WESTON, Wis. — In Washington, D.C. and on the other side of the globe, key talks continue surrounding climate-change solutions, and at the local level, frustration is mounting that Wisconsin communities will have to adapt to a new way of life if concrete action is not taken.

The United Nations Climate Change Conference continues in Scotland, while in Congress, the latest version of the Build Back Better plan is being sorted out.

The group Elected Officials to Protect America (EOPA), which includes members from Wisconsin, does not just want goals laid out.

Nathan Fiene, Weston village trustee, said across the region, weather seasons are not as predictable as they used to be, which he believes threatens outdoor recreation.

“I think that by tackling climate change and actually putting some teeth into a plan, global leaders will be able to not just literally save the planet but also to preserve — not just Wisconsin but — a Midwestern way of life,” Fiene explained.

Other EOPA members argued drought and floods linked to climate change will cause economic hardship, while creating lasting health effects in marginalized communities.
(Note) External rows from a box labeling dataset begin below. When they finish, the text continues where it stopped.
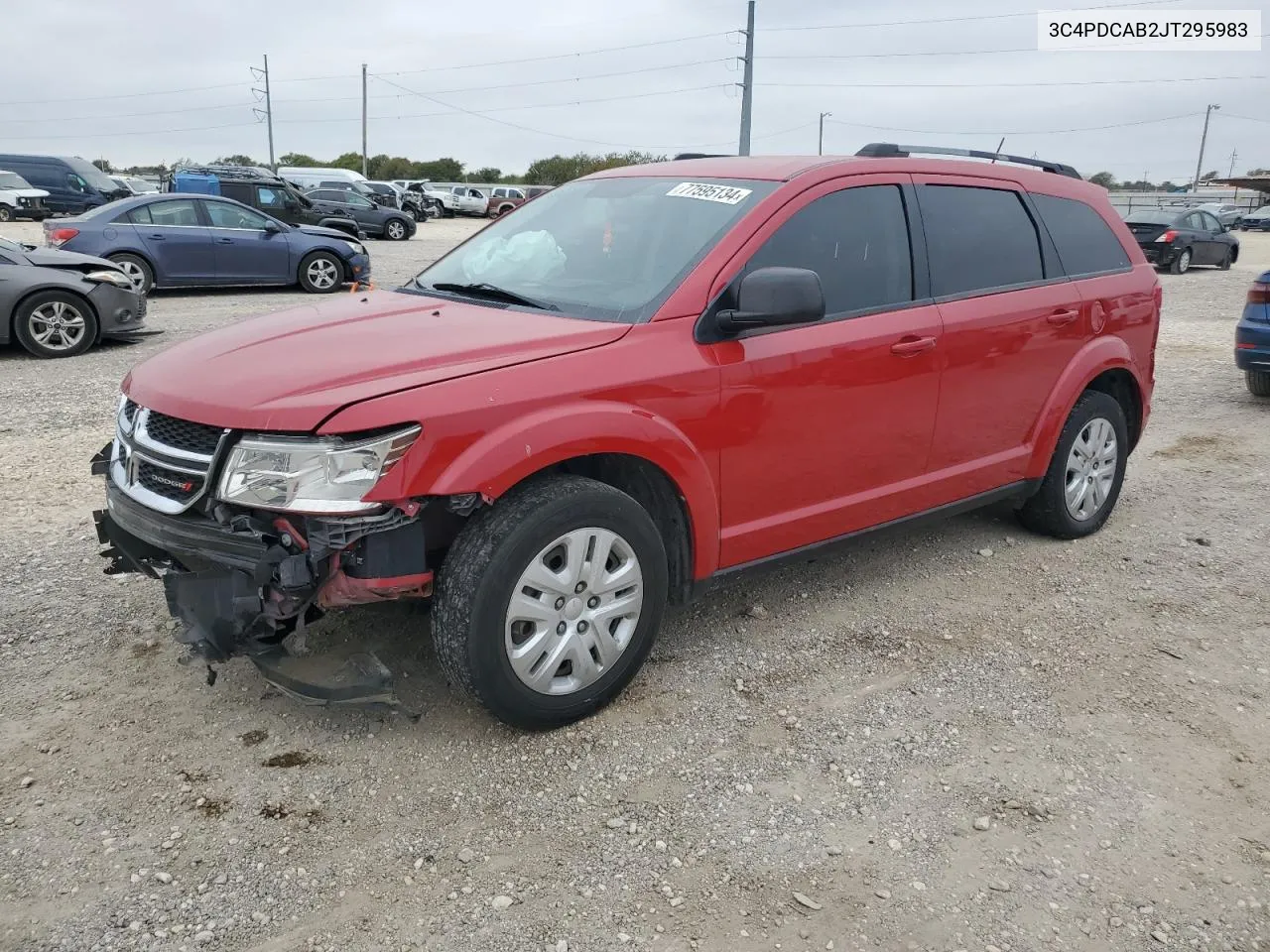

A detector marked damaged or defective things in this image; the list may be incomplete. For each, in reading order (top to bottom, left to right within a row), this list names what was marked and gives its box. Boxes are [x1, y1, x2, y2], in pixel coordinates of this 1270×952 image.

front bumper missing piece [91, 446, 432, 710]
damaged front bumper [91, 446, 434, 710]
broken headlight housing [215, 426, 419, 515]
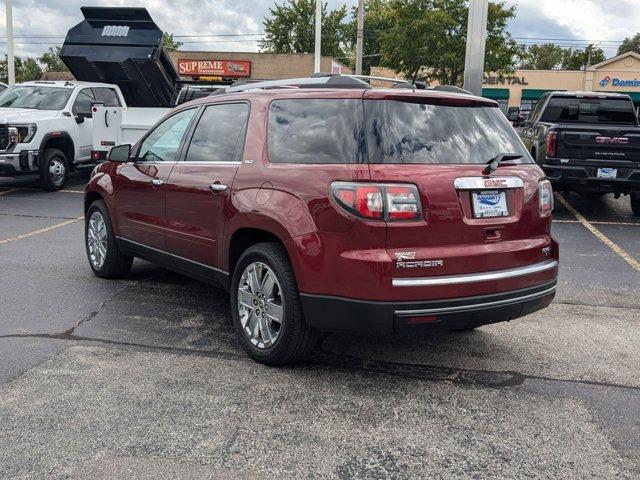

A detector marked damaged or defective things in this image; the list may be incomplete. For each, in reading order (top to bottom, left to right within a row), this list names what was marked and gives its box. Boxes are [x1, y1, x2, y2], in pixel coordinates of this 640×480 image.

crack in pavement [1, 330, 640, 394]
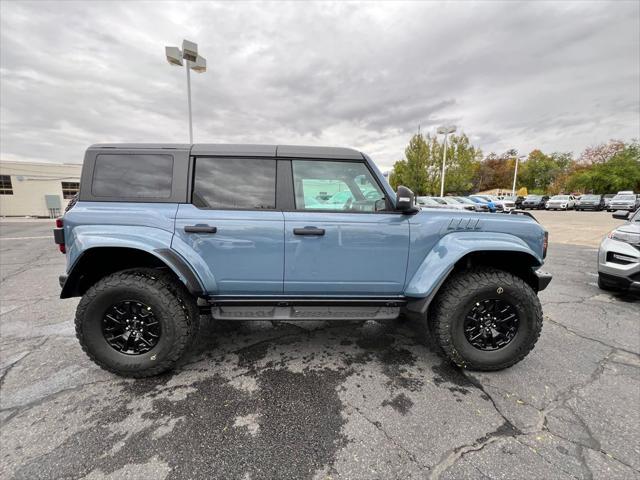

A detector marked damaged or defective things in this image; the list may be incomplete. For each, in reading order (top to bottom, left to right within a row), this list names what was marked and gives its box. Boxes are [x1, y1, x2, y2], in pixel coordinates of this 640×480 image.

cracked pavement [0, 219, 636, 478]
While it has been trimmed down, Build Back Better supporters say it still includes more than $500 billion in investments to curb climate change. Republicans, and even some Senate Democrats, have balked at the cost of the package. Groups say the proposed investments are urgent, but more will be needed to address the existential threat.

Fiene noted a provision to expand consumer rebates in making homes more energy efficient, including solar installation, is important, but policymakers should not stop there.

“A lot of these rebates need to be even more so that the working-class people, like myself, can afford to do it,” Fiene contended. “That’s why we need to mandate it simply beyond rebates.”

He emphasized there should be blanket energy-efficiency requirements for all new subdivisions, allowing more families to play a part in reducing carbon emissions.

On the global front, world leaders secured agreements to reduce deforestation and methane emissions. Methane is the second-most prevalent greenhouse gas next to carbon dioxide.

Meanwhile in Congress, Democrats are trying to keep a measure in the Build Back Better Act that would place fees on methane emissions.